FedHide: Federated Learning by Hiding in the Neighbors
This work addresses privacy concerns in federated learning for classification and verification tasks, offering a solution for scenarios with single-class client data, though it is incremental as it builds on existing prototype-based methods.
The paper tackles the challenge of preserving privacy in federated learning for embedding networks when each client has single-class data, by proposing a method that shares proxy class prototypes generated from nearest neighbors instead of true prototypes, achieving effective learning while protecting sensitive information.

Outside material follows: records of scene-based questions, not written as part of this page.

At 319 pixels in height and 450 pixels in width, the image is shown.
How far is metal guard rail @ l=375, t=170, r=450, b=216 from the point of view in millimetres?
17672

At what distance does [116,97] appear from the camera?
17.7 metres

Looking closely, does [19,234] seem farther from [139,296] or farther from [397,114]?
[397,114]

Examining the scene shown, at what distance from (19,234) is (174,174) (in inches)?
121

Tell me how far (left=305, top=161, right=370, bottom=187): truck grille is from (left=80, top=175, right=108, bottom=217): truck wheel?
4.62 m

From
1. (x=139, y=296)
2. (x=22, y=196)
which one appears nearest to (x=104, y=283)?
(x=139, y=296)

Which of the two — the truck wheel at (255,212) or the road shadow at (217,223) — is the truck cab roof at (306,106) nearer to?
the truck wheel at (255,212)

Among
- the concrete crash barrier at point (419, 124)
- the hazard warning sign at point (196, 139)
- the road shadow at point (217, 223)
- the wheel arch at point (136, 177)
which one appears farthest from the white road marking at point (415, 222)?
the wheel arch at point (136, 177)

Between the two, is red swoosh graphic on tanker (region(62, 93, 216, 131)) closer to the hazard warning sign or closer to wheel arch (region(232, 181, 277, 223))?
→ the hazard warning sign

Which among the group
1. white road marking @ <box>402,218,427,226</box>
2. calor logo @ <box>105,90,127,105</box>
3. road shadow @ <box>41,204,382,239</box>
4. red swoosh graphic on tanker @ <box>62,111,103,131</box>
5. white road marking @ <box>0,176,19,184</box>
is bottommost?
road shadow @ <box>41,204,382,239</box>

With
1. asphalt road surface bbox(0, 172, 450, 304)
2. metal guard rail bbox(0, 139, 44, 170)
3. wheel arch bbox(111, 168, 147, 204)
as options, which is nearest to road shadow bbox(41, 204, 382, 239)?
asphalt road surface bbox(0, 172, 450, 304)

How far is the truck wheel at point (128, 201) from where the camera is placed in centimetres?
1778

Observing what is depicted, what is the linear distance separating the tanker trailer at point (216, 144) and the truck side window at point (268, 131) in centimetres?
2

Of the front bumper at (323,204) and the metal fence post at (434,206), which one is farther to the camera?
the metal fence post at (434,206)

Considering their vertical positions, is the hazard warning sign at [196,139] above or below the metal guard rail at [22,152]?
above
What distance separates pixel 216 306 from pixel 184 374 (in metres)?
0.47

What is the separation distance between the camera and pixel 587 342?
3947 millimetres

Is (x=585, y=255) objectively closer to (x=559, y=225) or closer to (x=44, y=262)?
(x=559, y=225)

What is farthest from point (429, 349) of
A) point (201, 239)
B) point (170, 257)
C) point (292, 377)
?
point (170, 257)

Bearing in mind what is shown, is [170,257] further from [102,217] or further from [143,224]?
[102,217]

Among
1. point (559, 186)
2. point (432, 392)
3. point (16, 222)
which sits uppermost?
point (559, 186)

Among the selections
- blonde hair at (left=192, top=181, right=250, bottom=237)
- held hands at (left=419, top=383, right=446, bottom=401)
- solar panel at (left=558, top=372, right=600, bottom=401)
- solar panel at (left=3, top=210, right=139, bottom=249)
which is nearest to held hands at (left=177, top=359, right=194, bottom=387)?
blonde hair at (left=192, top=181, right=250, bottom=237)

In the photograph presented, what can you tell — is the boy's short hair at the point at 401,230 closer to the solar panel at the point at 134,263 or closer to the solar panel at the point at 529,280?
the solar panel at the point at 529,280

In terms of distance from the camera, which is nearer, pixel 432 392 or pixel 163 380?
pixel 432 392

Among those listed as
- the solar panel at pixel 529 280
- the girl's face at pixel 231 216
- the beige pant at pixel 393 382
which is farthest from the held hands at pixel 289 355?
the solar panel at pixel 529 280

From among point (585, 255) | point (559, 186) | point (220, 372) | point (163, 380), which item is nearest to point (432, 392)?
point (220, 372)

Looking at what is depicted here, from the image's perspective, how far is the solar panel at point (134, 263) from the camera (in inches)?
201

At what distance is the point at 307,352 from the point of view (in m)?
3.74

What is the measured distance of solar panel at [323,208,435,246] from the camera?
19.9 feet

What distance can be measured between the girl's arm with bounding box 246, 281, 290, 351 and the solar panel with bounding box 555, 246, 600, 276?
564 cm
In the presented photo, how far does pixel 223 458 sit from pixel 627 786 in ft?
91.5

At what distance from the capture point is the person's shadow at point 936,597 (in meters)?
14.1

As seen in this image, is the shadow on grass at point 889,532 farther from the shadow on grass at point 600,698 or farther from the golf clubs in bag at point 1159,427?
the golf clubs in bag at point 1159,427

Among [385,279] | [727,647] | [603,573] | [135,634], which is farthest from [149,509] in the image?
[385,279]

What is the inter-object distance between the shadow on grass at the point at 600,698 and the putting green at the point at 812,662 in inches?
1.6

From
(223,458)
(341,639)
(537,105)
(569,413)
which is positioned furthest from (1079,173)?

We propose a prototype-based federated learning method designed for embedding networks in classification or verification tasks. Our focus is on scenarios where each client has data from a single class. The main challenge is to develop an embedding network that can distinguish between different classes while adhering to privacy constraints. Sharing true class prototypes with the server or other clients could potentially compromise sensitive information. To tackle this issue, we propose a proxy class prototype that will be shared among clients instead of the true class prototype. Our approach generates proxy class prototypes by linearly combining them with their nearest neighbors. This technique conceals the true class prototype while enabling clients to learn discriminative embedding networks. We compare our method to alternative techniques, such as adding random Gaussian noise and using random selection with cosine similarity constraints. Furthermore, we evaluate the robustness of our approach against gradient inversion attacks and introduce a measure for prototype leakage. This measure quantifies the extent of private information revealed when sharing the proposed proxy class prototype. Moreover, we provide a theoretical analysis of the convergence properties of our approach. Our proposed method for federated learning from scratch demonstrates its effectiveness through empirical results on three benchmark datasets: CIFAR-100, VoxCeleb1, and VGGFace2.